[[ SOURCE PASSAGE, beginning ]]

We are rapidly ridding ourselves of responsibility for the education of our children, for providing jobs, for producing marketable made-in-the-USA goods, of once-healthy funds established to protect the elderly. We are eliminating the safety nets of law enforcement, environmental care, stabilization of infrastructure,  benefits to be gleaned from space exploration, etc.

We are rushing to take the last steps of every failed empire throughout history: Greece, Rome, China, Mongolia, Britain, Germany, Japan, the Soviet Union.  If we don’t blow ourselves to bits during the rest of the century, our descendants can watch the Rise and Fall of China, Part II.

It is of the utmost urgency that sane people question our skewed priorities. Action long overdue is required to bring public attention to our love affair with the  ravenously greedy pods of corporate fascism that are replacing a sleeping democracy.

This country is more politically and economically divided than during the Civil War. Our elected mad government scientists must be stopped in their extermination of the middle class and fair pay system for skilled professionals, employees and tradesmen not necessarily destined to become a chief executive of operations, lobbyist or hedge-fund Machiavelli.

Our future demands  an America where education, affordable health care, job creation, law enforcement, defense and infrastructure, consumer and environmental safety are more than campaign slogans.

Let’s recapture our country and ideals, wresting them from the world’s corporate owners and their purchased political pawns. Until the brain-dead zombies actually take over the planet, we might consider the old-fashioned notion of electing public officials who will serve the public interest.

Our swift fall in the past few decades in test scores, job markets and qualified people who can fill changing employment needs and  rising number of pregnant single teens are reasons enough to turn any evening into Fright Night.

We are in or on the brink of a not-so-great worldwide depression and are very close to joining the ranks of Third World nations. “Trickle down” from wealth has not trickled. Companies are creating — and not hiring — the jobless. The wealthy are not investing in America, they are hording their money in numbered off-shore bank accounts.

Americans who are not benefiting from the fallout are beginning to notice their eroding human rights, deteriorating ability to generate income to cover basic needs, ever-shrinking paychecks and benefits. People whose money once  constituted a healthy tax base are realizing the Social Security system is not broken; the money has been stolen.  The system was solvent before it was funneled through new laws and rules to pay for other government priorities like propping up tyrannical regimes and other projects and programs of politically connected industries, corporations and individual campaign donors.

Will we have a world where the uneducated poor are shuffled off to prisons, labor camps, workhouses while paying for government-subsidized private schools for the offspring of entitled, privileged, tax sheltered, loop-hole creative and largely exempt top percentile of this country?

[[ SOURCE PASSAGE, end ]]
[[ COLLECTED DATA, beginning ]]

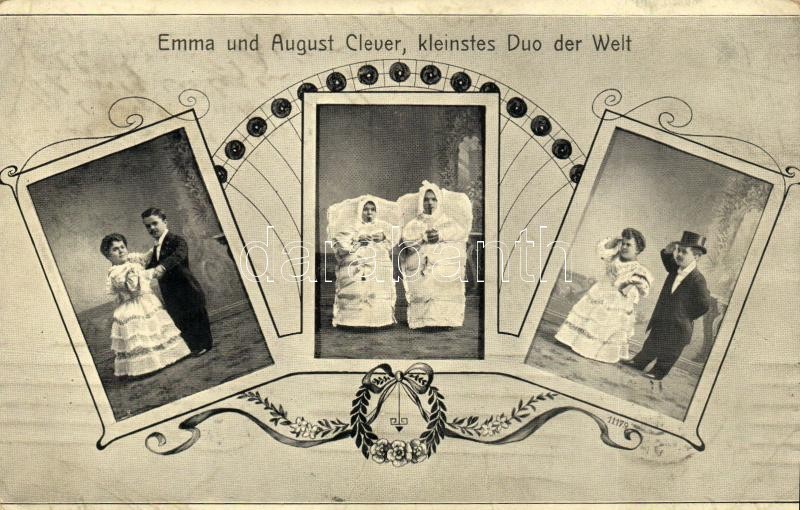 T3 Emma Und August Clever, Kleinstes Duo Der Welt / The Smallest Duo Of The World, Floral (fa) - Ohne Zuordnung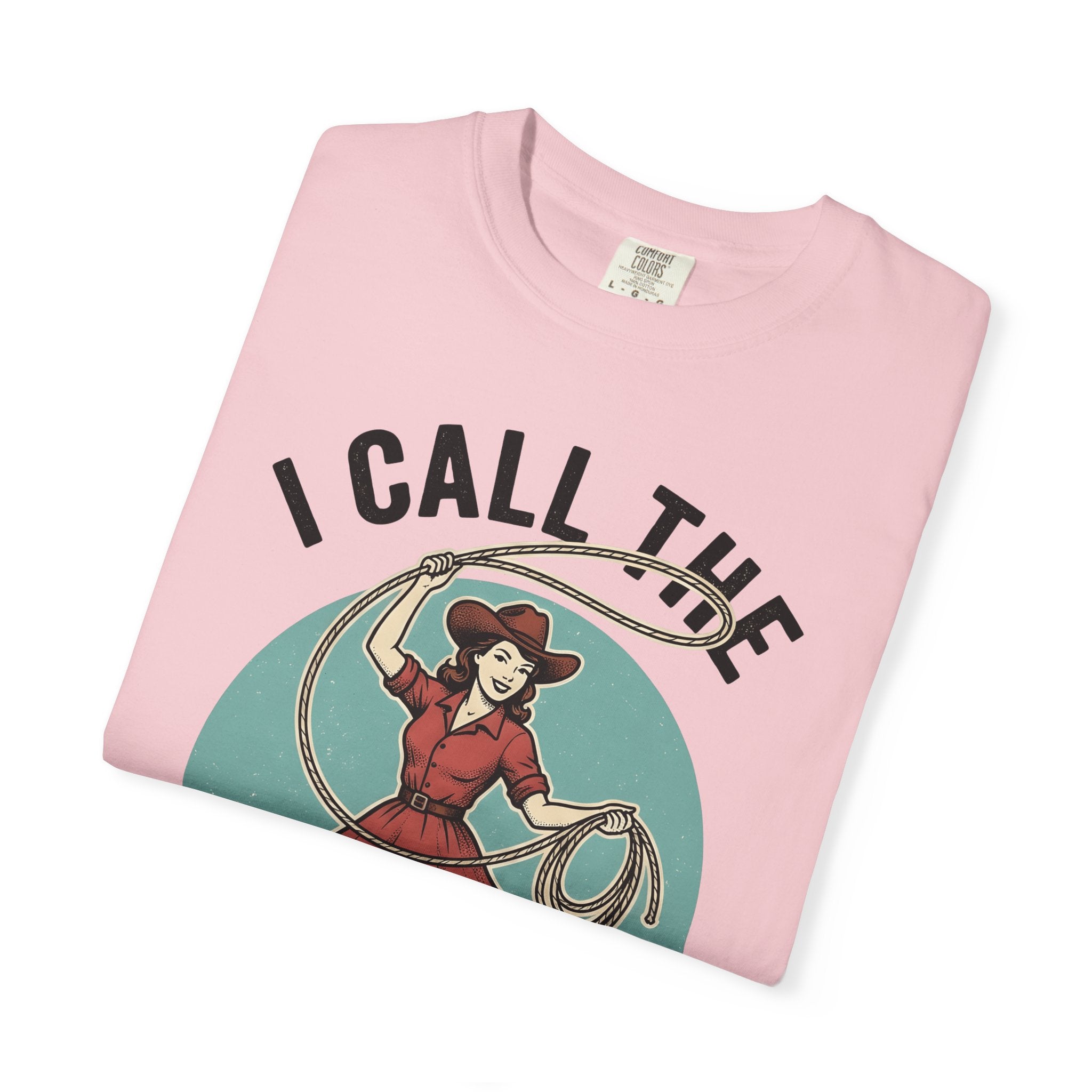 Cowgirl Lariat Shirt Cowgirl Country Gift Women Western Tee Rope T-Shirt Cowgirl Fan Western Art Tshirt Rural Graphic Old School Cowboy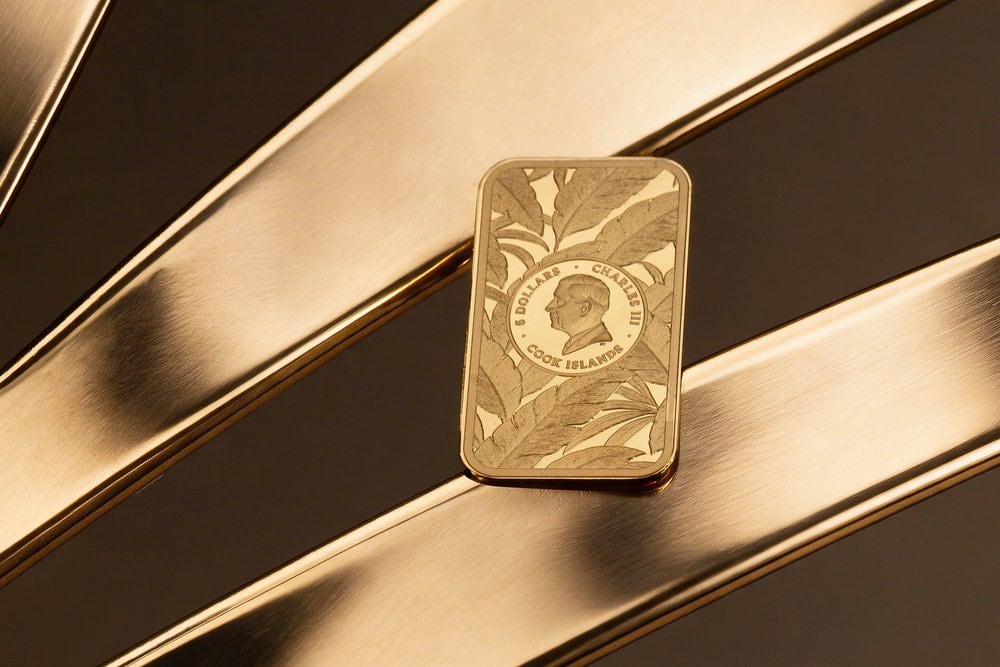 Cook Islands - Barre de Luxe – Leopard Gold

[[ COLLECTED DATA, end ]]

TASK STATEMENT – Please duplicate the part of the essay on America's decline between "Americans who are" and "individual campaign donors.", inclusive. The listing was taken from a different source.

RESULT OF THE TASK –
Americans who are not benefiting from the fallout are beginning to notice their eroding human rights, deteriorating ability to generate income to cover basic needs, ever-shrinking paychecks and benefits. People whose money once  constituted a healthy tax base are realizing the Social Security system is not broken; the money has been stolen.  The system was solvent before it was funneled through new laws and rules to pay for other government priorities like propping up tyrannical regimes and other projects and programs of politically connected industries, corporations and individual campaign donors.